### [Extrait de page]
━━━━━━
12 Le lendemain de la victoire, ce même texte devint programme de gouvernement, par la grâce du discours d’investiture du nouveau Premier ministre. Or, à la surprise de la plupart des commentateurs (on n’en était plus à une près), ce programme fut appliqué de façon (assez) scrupuleuse, durant une bonne moitié de la législature. Mais, là où l’étonnement tourna à la stupéfaction chez certains, il s’avéra que l’application de ce programme, de surcroît, donna de bons résultats, économiques et politiques. Dès l’arrivée du nouveau gouvernement, la reprise de la conjoncture économique internationale et nationale constitue certes un sérieux appui, mais on ne peut nier les mérites propres de la nouvelle politique suivie, notamment sous l’impulsion de Dominique Strauss-Kahn. Pour ne pas trop entrer dans des détails nécessairement techniques, nous nous contenterons de trois rappels, ayant une forte tonalité politique :

  • en premier lieu, l’obligation faite à tous les pays signataires des traités européens de ne pas dépasser un pourcentage de déficit public de 3 %, par rapport au PIB, au 31 décembre 1997, pour adopter la monnaie unique et être membre de la nouvelle zone euro, était respectée. Or, celle-ci avait jeté l’équipe Chirac-Juppé dans sa dissolution « à la gribouille » de l’Assemblée nationale, suivant, il est vrai les mauvais conseils des services du ministère des Finances, qui jugeaient cet objectif impossible à atteindre, sans une sévère ponction fiscale supplémentaire. Pourtant, il suffit, au mois de juillet, d’un impôt sur les grandes entreprises, habilement présenté comme la contribution patronale à la mise en place de la nouvelle monnaie, pour atteindre l’objectif ;
  • même les vicissitudes de l’année 1998, caractérisée par la crise financière des pays émergents, russes et asiatiques, ne troublent pas l’embellie. Avec un sang-froid remarquable, Dominique Strauss-Kahn en minimise les effets négatifs, l’analysant comme un simple « trou d’air » et s’opposant à tous ceux, surtout à droite et dans le patronat, qui réclament la remise en cause de la politique suivie. De fait, le freinage de l’activité ne dure que quelques mois, et se trouve rapidement gommé ;
  • la France affiche désormais, en matière de croissance et d’emploi, des performances supérieures à celles de ses voisins européens, alors qu’elles avaient été systématiquement moins bonnes les années précédentes, et cette course en tête se confirmera durant toute l’embellie. En particulier, le taux de chômage qui culminait, en juin 1997, au taux historique de 12,6 % de la population active commence à baisser au rythme inespéré d’environ 1 % par an pour descendre à 8,6 %, quatre ans plus tard, en juin 2001.
━━━━━━
### [Tâche à réaliser]
Reprenez l'extrait sur le bilan économique du nouveau gouvernement et poursuivez-le à partir de sa dernière phrase.
━━━━━━
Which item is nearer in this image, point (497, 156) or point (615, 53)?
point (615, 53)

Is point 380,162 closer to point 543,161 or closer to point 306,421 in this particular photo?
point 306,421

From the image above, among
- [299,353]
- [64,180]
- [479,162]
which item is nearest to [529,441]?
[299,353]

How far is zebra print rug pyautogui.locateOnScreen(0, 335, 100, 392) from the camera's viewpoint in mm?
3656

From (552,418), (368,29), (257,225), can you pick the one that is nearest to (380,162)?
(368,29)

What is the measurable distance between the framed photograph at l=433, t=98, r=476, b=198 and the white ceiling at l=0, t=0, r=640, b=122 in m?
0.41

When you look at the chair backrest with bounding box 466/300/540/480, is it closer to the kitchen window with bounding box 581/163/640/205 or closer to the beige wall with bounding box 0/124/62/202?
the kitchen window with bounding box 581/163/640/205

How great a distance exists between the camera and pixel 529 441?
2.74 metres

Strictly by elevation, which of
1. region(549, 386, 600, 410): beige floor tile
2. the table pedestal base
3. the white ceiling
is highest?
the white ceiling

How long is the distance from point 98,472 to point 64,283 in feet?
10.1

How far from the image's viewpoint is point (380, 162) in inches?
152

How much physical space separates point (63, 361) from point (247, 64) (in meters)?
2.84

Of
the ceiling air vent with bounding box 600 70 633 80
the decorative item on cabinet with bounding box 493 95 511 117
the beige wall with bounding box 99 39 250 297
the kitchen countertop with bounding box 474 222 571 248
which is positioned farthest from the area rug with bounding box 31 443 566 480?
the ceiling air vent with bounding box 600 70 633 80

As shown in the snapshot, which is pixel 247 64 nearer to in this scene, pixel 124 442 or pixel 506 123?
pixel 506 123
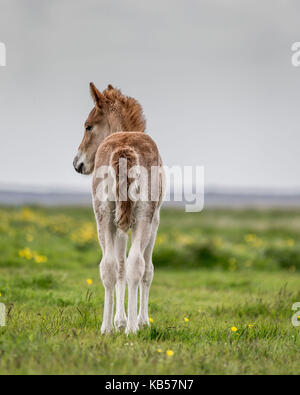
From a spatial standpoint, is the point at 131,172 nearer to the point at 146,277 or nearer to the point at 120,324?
the point at 146,277

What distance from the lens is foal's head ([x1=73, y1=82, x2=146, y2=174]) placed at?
7379 mm

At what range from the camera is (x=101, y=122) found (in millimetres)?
7438

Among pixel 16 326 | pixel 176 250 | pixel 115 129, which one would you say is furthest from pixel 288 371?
pixel 176 250

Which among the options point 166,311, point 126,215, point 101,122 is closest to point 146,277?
point 126,215

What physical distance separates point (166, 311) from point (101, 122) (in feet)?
10.6

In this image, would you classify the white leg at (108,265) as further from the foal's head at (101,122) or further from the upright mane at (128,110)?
the upright mane at (128,110)

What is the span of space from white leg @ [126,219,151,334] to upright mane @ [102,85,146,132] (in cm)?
191

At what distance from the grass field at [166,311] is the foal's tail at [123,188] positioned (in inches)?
50.4

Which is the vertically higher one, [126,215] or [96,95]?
[96,95]
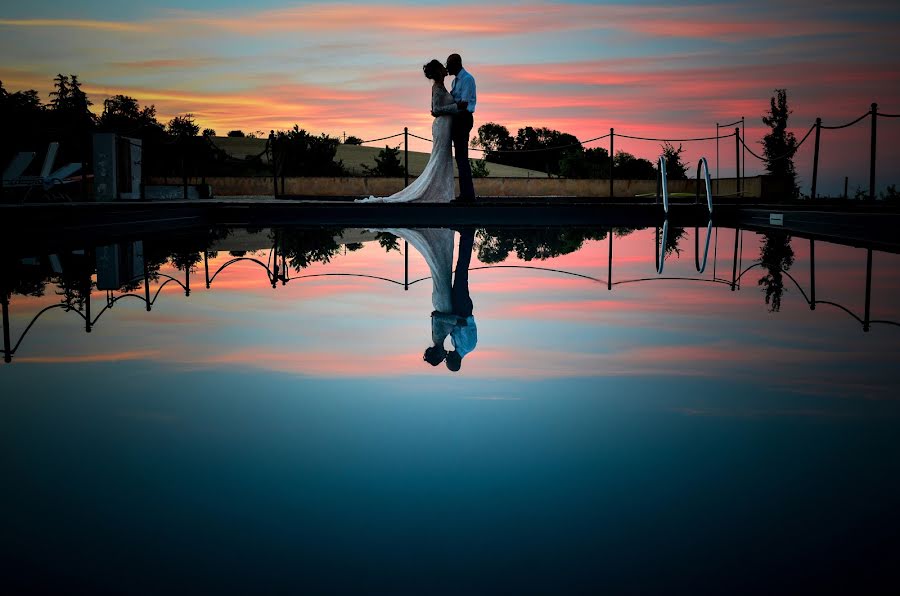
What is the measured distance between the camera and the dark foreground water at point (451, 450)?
1787 millimetres

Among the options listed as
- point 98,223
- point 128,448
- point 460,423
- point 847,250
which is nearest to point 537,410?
point 460,423

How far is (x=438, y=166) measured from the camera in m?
14.7

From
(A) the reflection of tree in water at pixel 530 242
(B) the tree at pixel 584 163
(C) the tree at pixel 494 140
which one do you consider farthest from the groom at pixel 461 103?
(C) the tree at pixel 494 140

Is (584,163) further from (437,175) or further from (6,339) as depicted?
(6,339)

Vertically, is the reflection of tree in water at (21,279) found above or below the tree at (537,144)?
below

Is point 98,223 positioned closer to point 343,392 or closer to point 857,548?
point 343,392

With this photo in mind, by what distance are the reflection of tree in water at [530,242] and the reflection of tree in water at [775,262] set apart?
1.99 meters

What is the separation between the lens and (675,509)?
2070 millimetres

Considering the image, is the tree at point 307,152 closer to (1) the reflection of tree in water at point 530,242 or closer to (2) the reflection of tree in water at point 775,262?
(1) the reflection of tree in water at point 530,242

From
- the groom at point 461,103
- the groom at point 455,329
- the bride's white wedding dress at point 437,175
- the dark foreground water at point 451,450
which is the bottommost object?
the dark foreground water at point 451,450

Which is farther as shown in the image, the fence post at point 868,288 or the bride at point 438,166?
the bride at point 438,166

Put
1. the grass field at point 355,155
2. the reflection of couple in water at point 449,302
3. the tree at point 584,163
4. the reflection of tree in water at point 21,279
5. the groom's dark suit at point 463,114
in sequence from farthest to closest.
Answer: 1. the grass field at point 355,155
2. the tree at point 584,163
3. the groom's dark suit at point 463,114
4. the reflection of tree in water at point 21,279
5. the reflection of couple in water at point 449,302

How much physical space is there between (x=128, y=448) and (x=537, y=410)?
1.20 m

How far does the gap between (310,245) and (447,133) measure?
14.0ft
━━━━━━
### [Résultat]
Pour mieux apprécier la performance, on rappellera que les experts, internationaux et nationaux, annonçaient, lors de la formation du gouvernement Jospin, que le taux de chômage « structurel » de la France (c’est-à-dire celui au-dessous duquel il y aurait un dérapage des salaires et des prix) se situait entre 10 et 11 %. Pourtant, malgré quatre années d’une croissance effective supérieure à la croissance potentielle (il est vrai que, malgré les travaux de la Banque de France, son calcul demeure largement arbitraire), ni les salaires, ni les prix ne dérapèrent. De plus, le commerce extérieur resta obstinément excédentaire ; sans parler de l’investissement, en réelle accélération ! Quant aux finances publiques, elles devinrent, grâce aux recettes fiscales supplémentaires, même trop bonnes, comme devait le montrer la suite de cette histoire !

13 Après ces débuts macroéconomiques inespérés, on ne s’étonnera pas que la gauche prolonge son « état de grâce » politique. Au bout de neuf mois de gouvernement, le pourcentage de mécontents atteint 32 %, un chiffre qui contraste avec les 59 % du gouvernement Cresson, en mars 1992, au moment des élections régionales précédentes, ou les 61 % du gouvernement Raffarin, lors des dernières régionales, en mars 2004. C’est donc très logiquement que le gouvernement Jospin gagne les élections intermédiaires, en mars 1998, remportant six régions, dont quatre nouvellement conquises sur la droite. Et la conjoncture économique et politique restant au beau fixe, les élections européennes de juin 1999 donnent, sans surprise, un résultat remarquable, non seulement à la liste conduite par François Hollande, mais aux Verts, emmenés par Daniel Cohn-Bendit.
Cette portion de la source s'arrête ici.